Earth and Biological Sciences Directorate , Pacific Northwest National Laboratory , Richland , Washington 99354 , United States.
Department of Environmental Science , University of Arizona , Tucson 85712 , United States.
J Chem Inf Model. 2019 Sep 23;59(9):4052-4060. doi: 10.1021/acs.jcim.9b00444. Epub 2019 Aug 20.

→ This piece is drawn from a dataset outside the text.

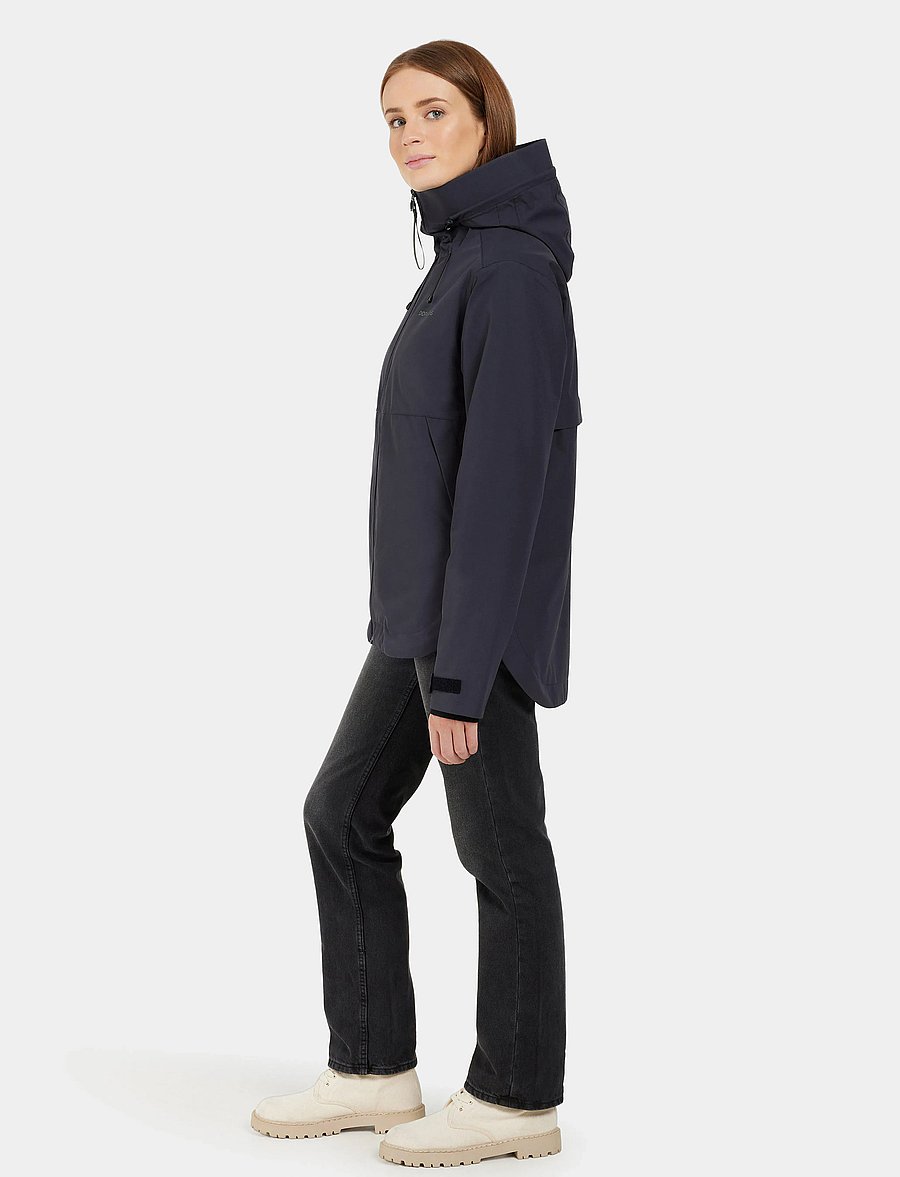 Didriksons - Jennie Jacket - freizeitjacken - dark night blue - 5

The current gold standard for unambiguous molecular identification in metabolomics analysis is comparing two or more orthogonal properties from the analysis of authentic reference materials (standards) to experimental data acquired in the same laboratory with the same analytical methods. This represents a significant limitation for comprehensive chemical identification of small molecules in complex samples. The process is time consuming and costly, and the majority of molecules are not yet represented by standards. Thus, there is a need to assemble evidence for the presence of small molecules in complex samples through the use of libraries containing calculated chemical properties. To address this need, we developed a Multi-Attribute Matching Engine (MAME) and a library derived in part from our chemical library engine (ISiCLE). Here, we describe an initial evaluation of these methods in a blinded analysis of synthetic chemical mixtures as part of the U.S. Environmental Protection Agency's (EPA) Non-Targeted Analysis Collaborative Trial (ENTACT, Phase 1). For molecules in all mixtures, the initial blinded false negative rate (FNR), false discovery rate (FDR), and accuracy were 57%, 77%, and 91%, respectively. For high evidence scores, the FDR was 35%. After unblinding of the sample compositions, we optimized the scoring parameters to better exploit the available evidence and increased the accuracy for molecules suspected as present. The final FNR, FDR, and accuracy were 67%, 53%, and 96%, respectively. For high evidence scores, the FDR was 10%. This study demonstrates that multiattribute matching methods in conjunction with libraries may one day enable reduced reliance on experimentally derived libraries for building evidence for the presence of molecules in complex samples.
目前代谢组学分析中明确的分子鉴定的金标准是将真实参考物质(标准)的两种或多种正交性质与同一实验室相同分析方法获得的实验数据进行比较。这对于复杂样品中小分子的综合化学鉴定是一个重大限制。该过程既耗时又昂贵,而且大多数分子尚未用标准品表示。因此,需要通过使用包含计算化学性质的文库来为复杂样品中小分子的存在提供证据。为了满足这一需求,我们开发了多属性匹配引擎(MAME)和一个部分来源于我们的化学库引擎(ISiCLE)的文库。在这里,我们描述了这些方法在作为美国环境保护署(EPA)非靶向分析协作试验(ENTACT,第 1 阶段)的一部分的合成化学混合物的盲法分析中的初步评估。对于所有混合物中的分子,初始盲法假阴性率(FNR)、假发现率(FDR)和准确率分别为 57%、77%和 91%。对于高置信度分数,FDR 为 35%。在样品组成被揭示后,我们优化了评分参数,以更好地利用可用证据,并提高了对疑似存在的分子的准确性。最终的 FNR、FDR 和准确率分别为 67%、53%和 96%。对于高置信度分数,FDR 为 10%。这项研究表明,多属性匹配方法结合文库有朝一日可能会减少对基于实验的文库的依赖,从而为复杂样品中分子的存在提供证据。